┌────────
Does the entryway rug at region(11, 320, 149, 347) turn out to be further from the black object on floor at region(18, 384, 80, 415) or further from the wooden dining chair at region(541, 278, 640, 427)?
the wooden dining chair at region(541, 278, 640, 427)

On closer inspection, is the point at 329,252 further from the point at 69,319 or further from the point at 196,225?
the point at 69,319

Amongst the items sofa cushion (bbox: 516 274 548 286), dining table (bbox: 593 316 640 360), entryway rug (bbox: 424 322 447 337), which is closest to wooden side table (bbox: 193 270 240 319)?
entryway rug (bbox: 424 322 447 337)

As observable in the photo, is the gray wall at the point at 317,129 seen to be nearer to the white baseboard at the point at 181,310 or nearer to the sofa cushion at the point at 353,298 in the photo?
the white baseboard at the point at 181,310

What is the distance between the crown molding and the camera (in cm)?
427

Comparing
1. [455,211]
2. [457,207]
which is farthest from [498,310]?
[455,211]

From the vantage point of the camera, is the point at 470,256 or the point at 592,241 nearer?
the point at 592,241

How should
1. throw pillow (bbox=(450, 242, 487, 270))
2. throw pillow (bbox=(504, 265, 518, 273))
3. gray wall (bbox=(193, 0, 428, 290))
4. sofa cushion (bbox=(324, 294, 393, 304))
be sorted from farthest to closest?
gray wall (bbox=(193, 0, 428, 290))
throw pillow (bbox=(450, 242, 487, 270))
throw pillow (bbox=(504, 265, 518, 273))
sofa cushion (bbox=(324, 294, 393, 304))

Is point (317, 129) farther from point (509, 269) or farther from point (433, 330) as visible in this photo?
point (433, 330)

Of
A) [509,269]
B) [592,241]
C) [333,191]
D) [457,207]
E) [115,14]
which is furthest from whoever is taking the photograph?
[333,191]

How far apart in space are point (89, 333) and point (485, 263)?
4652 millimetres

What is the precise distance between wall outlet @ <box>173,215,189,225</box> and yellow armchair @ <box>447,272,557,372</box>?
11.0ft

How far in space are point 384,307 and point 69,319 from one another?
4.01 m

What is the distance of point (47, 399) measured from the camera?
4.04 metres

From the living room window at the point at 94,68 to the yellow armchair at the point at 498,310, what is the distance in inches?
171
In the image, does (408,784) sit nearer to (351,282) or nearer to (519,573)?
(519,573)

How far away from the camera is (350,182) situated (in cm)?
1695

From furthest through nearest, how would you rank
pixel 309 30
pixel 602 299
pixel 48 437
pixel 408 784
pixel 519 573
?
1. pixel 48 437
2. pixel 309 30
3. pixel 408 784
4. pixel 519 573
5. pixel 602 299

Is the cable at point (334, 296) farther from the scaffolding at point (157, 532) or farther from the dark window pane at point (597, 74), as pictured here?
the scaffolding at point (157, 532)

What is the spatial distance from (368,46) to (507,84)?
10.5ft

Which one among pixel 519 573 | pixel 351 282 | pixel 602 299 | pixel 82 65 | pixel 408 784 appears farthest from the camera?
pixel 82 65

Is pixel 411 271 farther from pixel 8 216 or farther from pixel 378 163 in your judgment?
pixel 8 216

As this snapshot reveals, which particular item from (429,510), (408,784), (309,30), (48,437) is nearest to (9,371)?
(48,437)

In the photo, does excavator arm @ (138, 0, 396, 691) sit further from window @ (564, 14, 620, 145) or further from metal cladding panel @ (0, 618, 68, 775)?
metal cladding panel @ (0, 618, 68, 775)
└────────
Using the material above, extract the line that contains "Is point (317, 129)" and every line after it, exactly as given; stop at the last line.

Is point (317, 129) farther from point (509, 269) or farther from point (433, 330) as visible in this photo?
point (433, 330)

Of
A) [509,269]
B) [592,241]
C) [333,191]
D) [457,207]
E) [115,14]
which is furthest from whoever is taking the photograph?
[333,191]

How far apart in space are point (89, 333) and point (485, 263)?
4652 millimetres

What is the precise distance between wall outlet @ <box>173,215,189,225</box> and yellow armchair @ <box>447,272,557,372</box>?
11.0ft

How far in space are point 384,307 and point 69,319 from one another?
4.01 m

What is the distance of point (47, 399) measured from the camera?
4.04 metres

From the living room window at the point at 94,68 to the yellow armchair at the point at 498,310, what is the distance in inches?
171
In the image, does (408,784) sit nearer to (351,282) or nearer to (519,573)?
(519,573)

How far away from the camera is (350,182) situated (in cm)?
1695

From furthest through nearest, how would you rank
pixel 309 30
pixel 602 299
pixel 48 437
pixel 408 784
pixel 519 573
?
1. pixel 48 437
2. pixel 309 30
3. pixel 408 784
4. pixel 519 573
5. pixel 602 299

Is the cable at point (334, 296) farther from the scaffolding at point (157, 532) or farther from the dark window pane at point (597, 74), as pictured here?
the scaffolding at point (157, 532)

What is the spatial distance from (368,46) to (507,84)?
10.5ft

Which one among pixel 519 573 | pixel 351 282 | pixel 602 299 | pixel 82 65 | pixel 408 784 appears farthest from the camera?
pixel 82 65

Is pixel 411 271 farther from pixel 8 216 or farther from pixel 378 163 in your judgment?
pixel 8 216

As this snapshot reveals, which particular item from (429,510), (408,784), (309,30), (48,437) is nearest to (9,371)?
(48,437)

In the photo, does excavator arm @ (138, 0, 396, 691) sit further from window @ (564, 14, 620, 145) or further from metal cladding panel @ (0, 618, 68, 775)?
metal cladding panel @ (0, 618, 68, 775)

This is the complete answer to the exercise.